残っている歯の本数が、認知症の発症リスクや進行度と密接に関係している。
「アルツハイマー型認知症患者の歯の本数は、平均して健康な高齢者の3分の1で、かつ失った歯の本数が多い人ほど脳の萎縮度が高いという報告があります。昔から『歯がない人はぼけやすい』と言われていますが、これは科学的に見ても正しいのです」
歯のあるなしだけでなく、歯周病もアルツハイマー型認知症の一因になるのだそう。
「歯周病になると、歯周病菌が出す毒素により、血液中に炎症物質『サイトカイン』が流れ込みます。これが脳に入ると、脳のごみと呼ばれるたんぱく質『アミロイドβ』が増え、海馬を中心にたまっていくのです。海馬は、記憶をつかさどる部位。ここの神経細胞がアミロイドβに圧迫され死滅すると、記憶力が低下します」
こうしたリスクを回避し、いつまでも健康に過ごすためには、正しい方法で歯磨きをして口の中を清潔に保つことが大切です。

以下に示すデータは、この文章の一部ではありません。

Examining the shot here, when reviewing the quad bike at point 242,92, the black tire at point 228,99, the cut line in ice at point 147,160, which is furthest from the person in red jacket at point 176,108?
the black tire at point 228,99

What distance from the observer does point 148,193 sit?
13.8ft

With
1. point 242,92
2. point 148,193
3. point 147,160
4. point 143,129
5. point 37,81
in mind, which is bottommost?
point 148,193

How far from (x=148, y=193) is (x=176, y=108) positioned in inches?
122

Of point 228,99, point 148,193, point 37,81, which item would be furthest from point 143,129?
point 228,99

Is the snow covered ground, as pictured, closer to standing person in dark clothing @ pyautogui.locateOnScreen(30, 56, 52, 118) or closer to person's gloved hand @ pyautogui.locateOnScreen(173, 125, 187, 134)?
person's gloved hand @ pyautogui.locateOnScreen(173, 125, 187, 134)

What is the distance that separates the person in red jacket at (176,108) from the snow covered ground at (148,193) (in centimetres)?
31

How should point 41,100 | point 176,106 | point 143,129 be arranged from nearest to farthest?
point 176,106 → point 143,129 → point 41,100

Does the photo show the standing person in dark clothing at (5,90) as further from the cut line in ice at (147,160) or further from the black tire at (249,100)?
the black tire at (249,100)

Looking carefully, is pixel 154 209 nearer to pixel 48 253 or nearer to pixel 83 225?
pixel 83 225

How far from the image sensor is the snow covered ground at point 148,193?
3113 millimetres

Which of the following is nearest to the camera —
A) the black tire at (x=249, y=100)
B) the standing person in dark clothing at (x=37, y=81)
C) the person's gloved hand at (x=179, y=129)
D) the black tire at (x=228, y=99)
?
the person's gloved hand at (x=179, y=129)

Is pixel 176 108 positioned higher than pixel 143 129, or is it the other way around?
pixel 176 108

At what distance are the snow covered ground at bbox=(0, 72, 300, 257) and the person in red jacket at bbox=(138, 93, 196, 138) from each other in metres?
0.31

「歯周病菌を減らせれば、サイトカインの発生を抑え、歯も温存できます。自分の歯で噛むと、歯の下にある歯根膜内の血管を圧縮。噛むたびにポンプのように脳に血液を送り込み、脳内のアミロイドβを押し流すことができます。今ある歯をすべて残すことを目標に、歯のケアをしていただきたいですね」
・歯磨きは1回15分を目指す
「プラークは24時間で歯石化します。1日1回は丁寧に歯磨きをして、歯石化を防ぎましょう」
プラークを落とすには、歯1本につき歯ブラシを5~10ミリ程度の幅で小刻みに動かし、20~30回ブラッシングを。これをすべての歯で行うと、10 ~15分かかります。現在の歯磨きの所要時間が5分未満という人は、まずは5分を目指して。また、1日の歯磨きの回数が1~2回の人は3回に増やしましょう。
・歯科の定期検診で予防を
「どんなにケアしていても、磨き残しはあるもの。日頃の歯磨きが適切か確認するためにも、2~3ヵ月に一度、歯科医院でメンテナンスを受けることが大切です」
かかりつけの歯科医院がない人は、ある人に比べ平均1・44倍認知症になりやすいとの研究結果があるそう。歯科医院は「治療のため」から「予防のため」に通うところと認識を改めて。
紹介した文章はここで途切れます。